Mast cells do that by acting as an armory of sorts. Each mast cell contains a grab bag of inflammation-causing chemicals that can be released if the immune system directs it to do so. One of those chemicals is histamine, which might sound like a dirty word to a hay fever sufferer, given that anti-histamines are a primary source of relief for the condition. But in the immune system, histamine is just one of many essential chemicals that keeps the body running smoothly in the face of constant attacks by pathogens.

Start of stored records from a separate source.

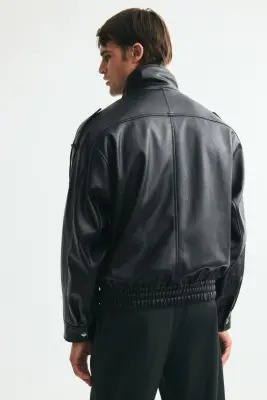 Veste de style motard en tissu enduit - Noir — photo 4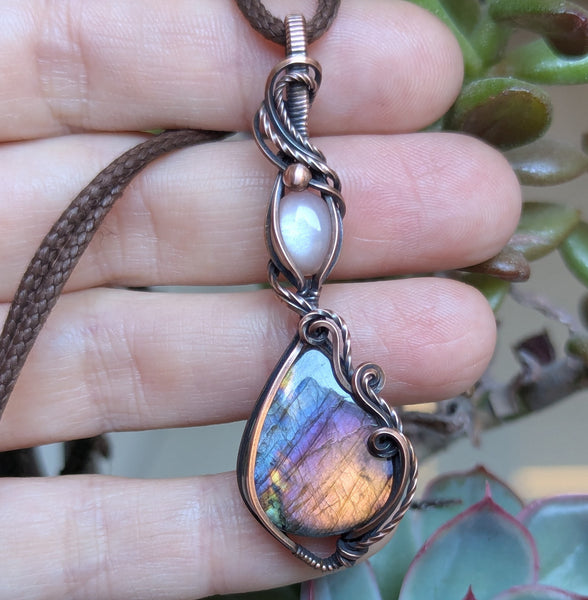 Labradorite & Peach Moonstone Wire Wrapped Oxidized Copper Pendant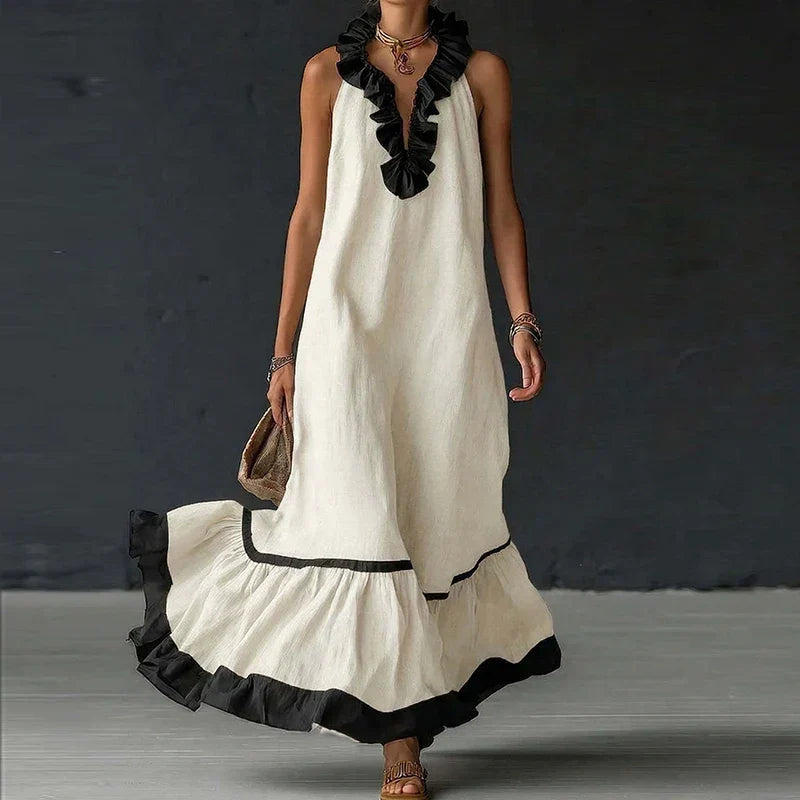 Ursina | Damen Elegantes Ärmelloses Rüschenkleid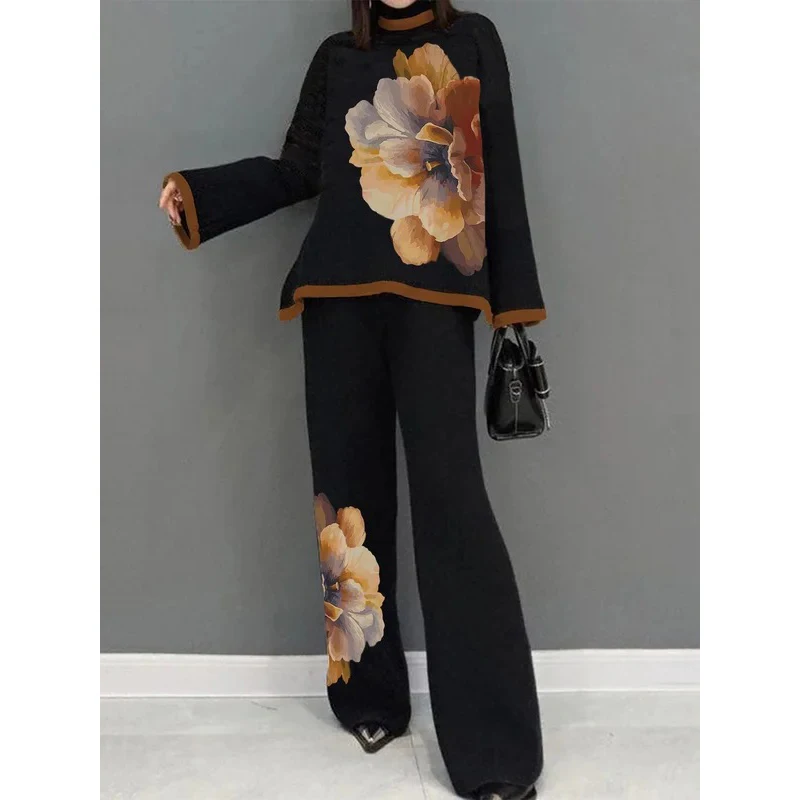 Tinaa Women Autumn Winter Sets 2024 Flared Sleeves Long Sleeves Flower Print Round-Neck T-Shirts Tops and High Waisted Pants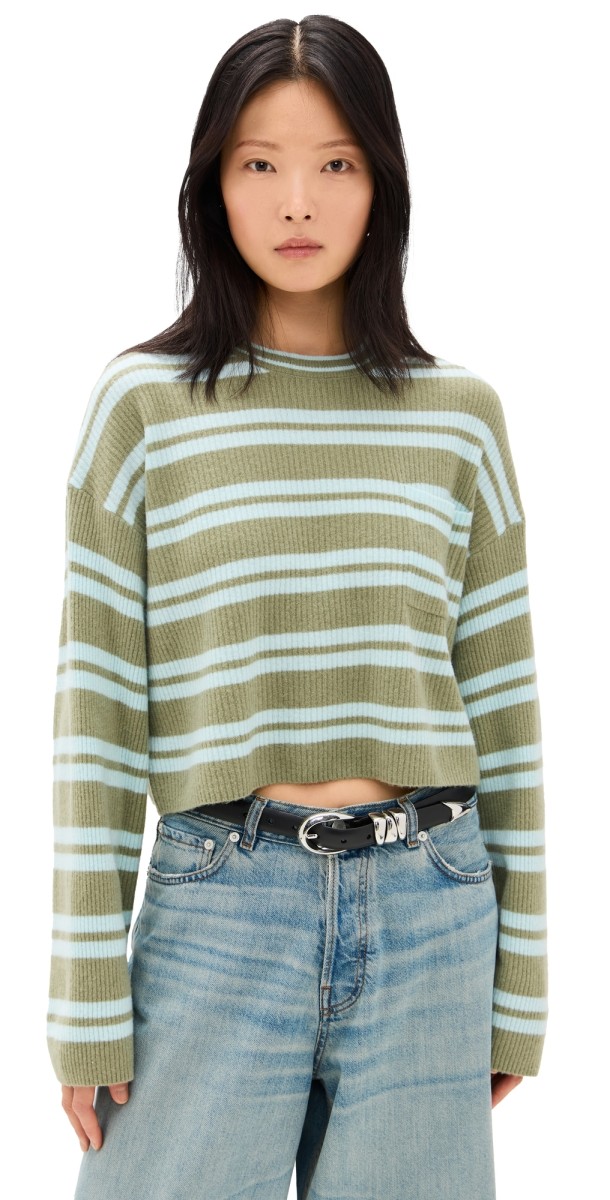 American Vintage Raxow Crew Neck Pullover Rive Rayures Crystal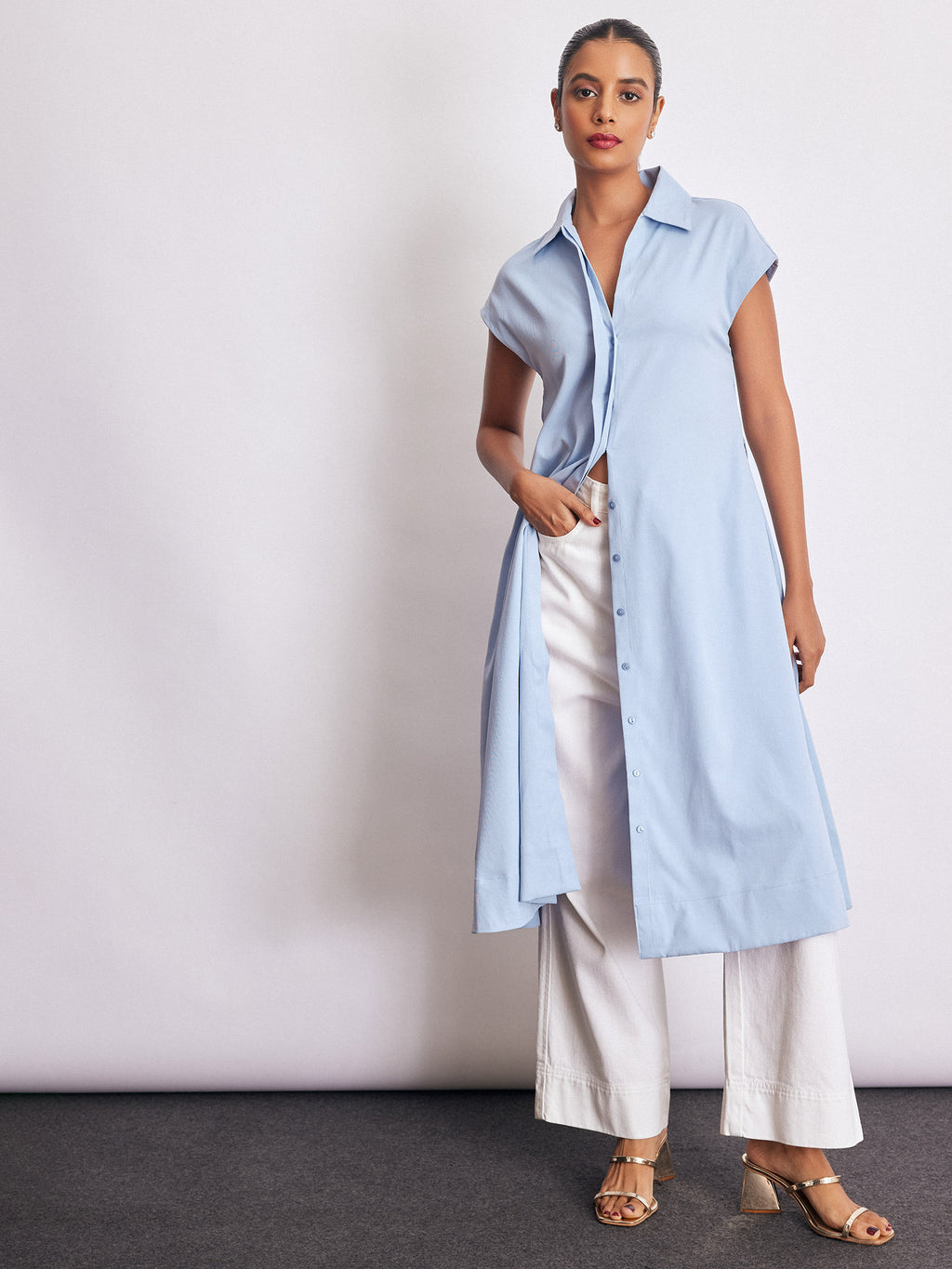 Powder Blue Belted Shirt Dress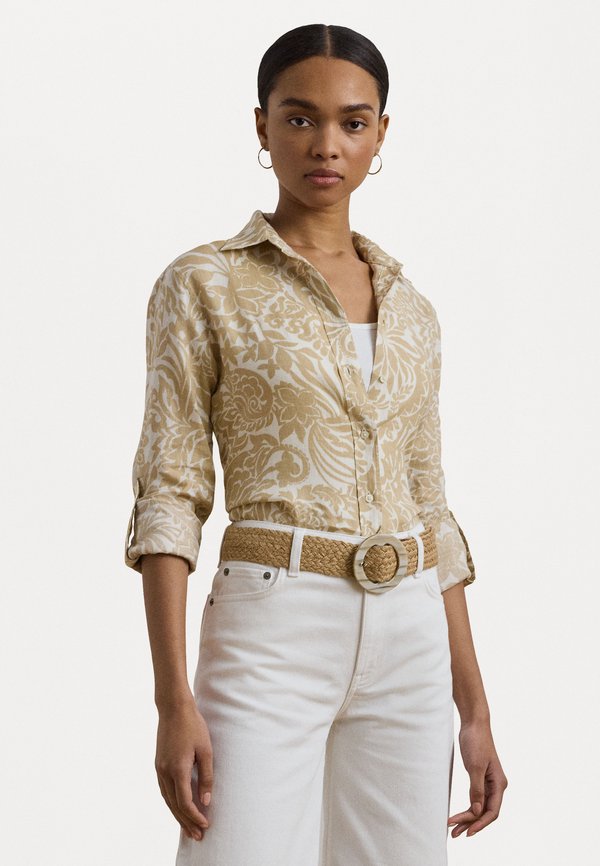 RELAXED FIT FLORAL LINEN SHIRT - Button-down blouse
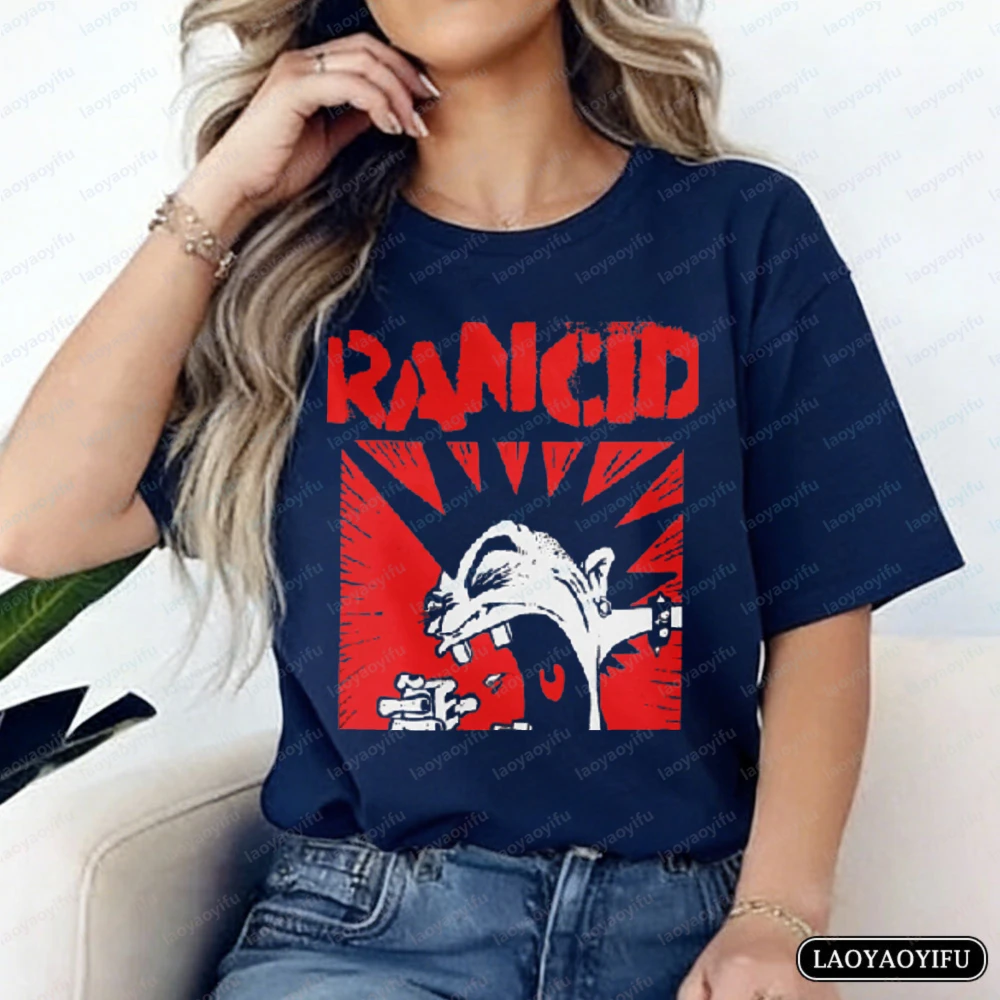 Rancid Fan Unisex T-Shirt Funny Screaming Punk Print Tops Rock Band Punk Lover Cotton Tee Cool Y2k Vintage Classic Women Clothes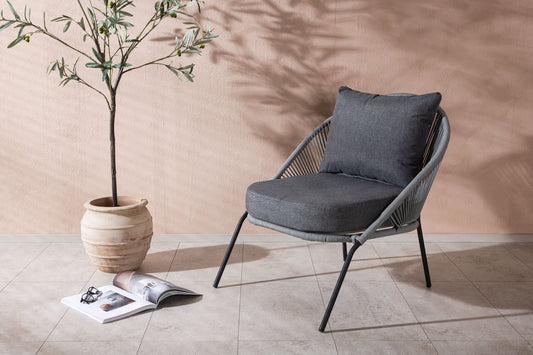 Lindos garden chair gray per 2 pieces 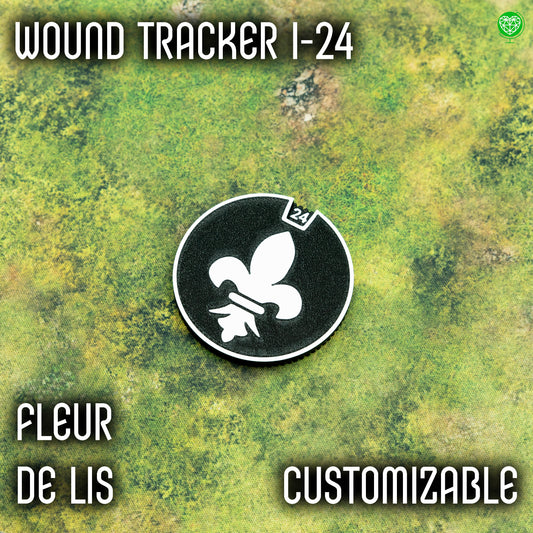 1-24 Wounds Tracker - Fleur De List and Battle Nuns Style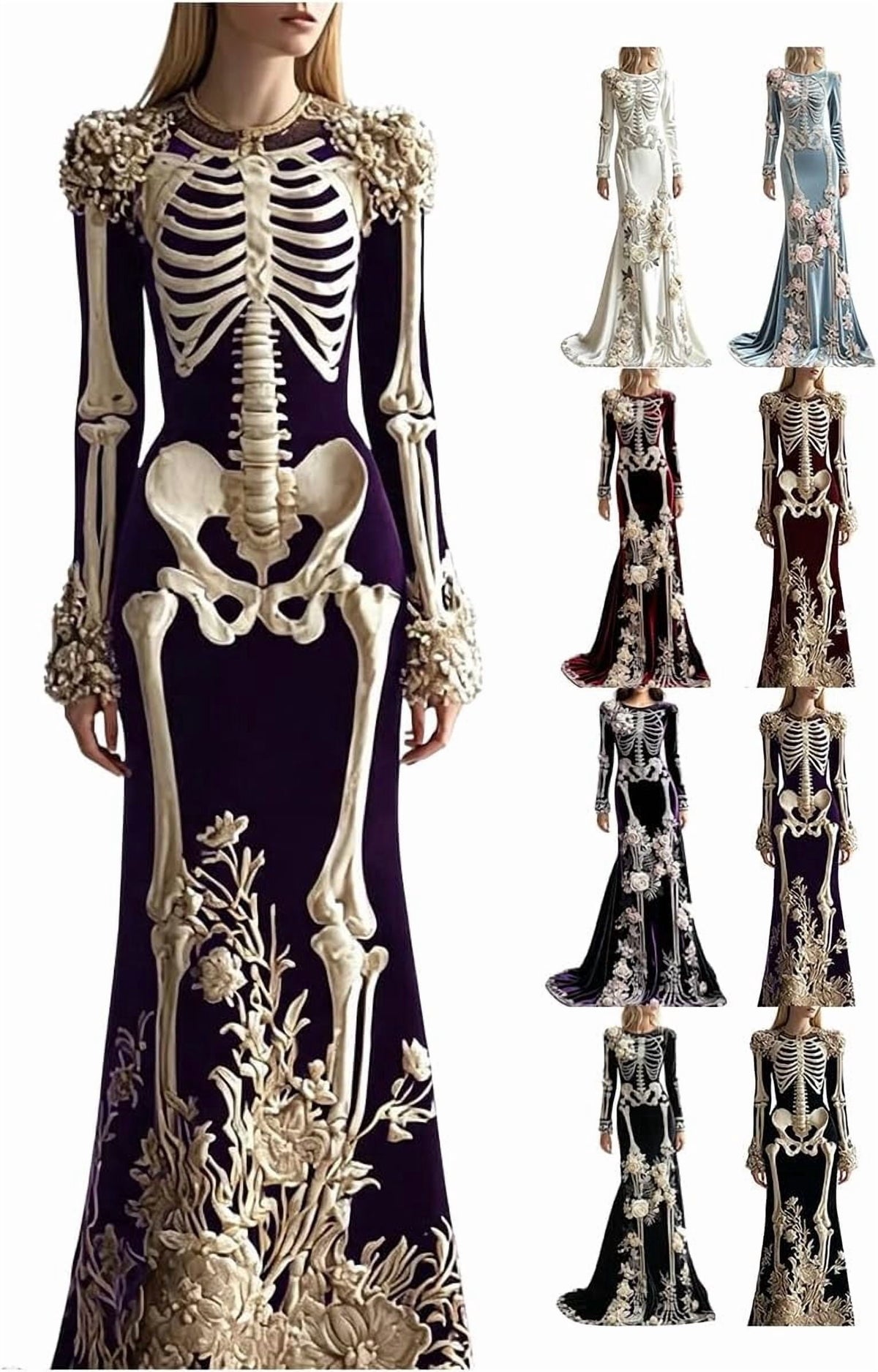 Women Skeleton Dress 3D Print Velvet Floral Long Sleeve Halloween Costumes, Skeleton Costume for Women Cosplay Party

Histamine and its biochemical cousins in mast cells can cause problems, though, if they’re released in excessive amounts or for too long; that’s the fate of someone with allergies.

Early in his career in science, as a postdoc, Gomez helped contribute to building the map that charts allergic responses on the molecular and cellular level by working exclusively with rodents, which provide a close analog to humans as a model system.

“That's really the only way you can do some of these mechanistic studies, in mouse models,” Gomez says. “But I really wanted to learn the human mast cell system, and so over seven years ago I transitioned, and now in the lab we work exclusively with human mast cells.” 

The human factor: challenges and rewards

Working with human tissue presents challenges, including less regular access to cells, which are typically derived from tummy tucks and biopsies by the NIH-affiliated outfit that supplies him, but Gomez prefers to be closer to the species of real interest. And the shift has paid some dividends.

Gomez’s lab was able to show, for example, that adenosine, a compound produced naturally by most cells and also used to diagnose and treat certain heart conditions, is not doing what it was long thought to be doing to mast cells.

“If you go to your cardiologist to have a stress test, they will ask you if you’re asthmatic,” Gomez says. “That’s because in a stress test they inject you with adenosine, which can induce bronchoconstriction in human asthmatics. And because of that, for a long time people believed, and many still do, that adenosine causes bronchoconstriction because it enhances the release of mediators, like histamine, from mast cells.”

The story is more complicated, though. His team has shown that adenosine predominantly acts to inhibit, rather than enhance, the release of histamine and its biochemically related ilk from human mast cells. They’re following up to try to fully define what’s going on in a crucial cellular interaction that regulates one of the last steps of the human allergic response.

Gomez adds that the insights they are gaining will likely have utility beyond the field of allergy research.

“When I started with mast cells, they were a bit of a novelty,” Gomez says. “But now mast cells have become quite popular, and a lot of people are working with them. I think it’s moving in the right direction in terms of our understanding of how they participate in not only asthma, but also in the pathogenesis of other diseases, including chronic inflammation, diabetes, and also cancer.”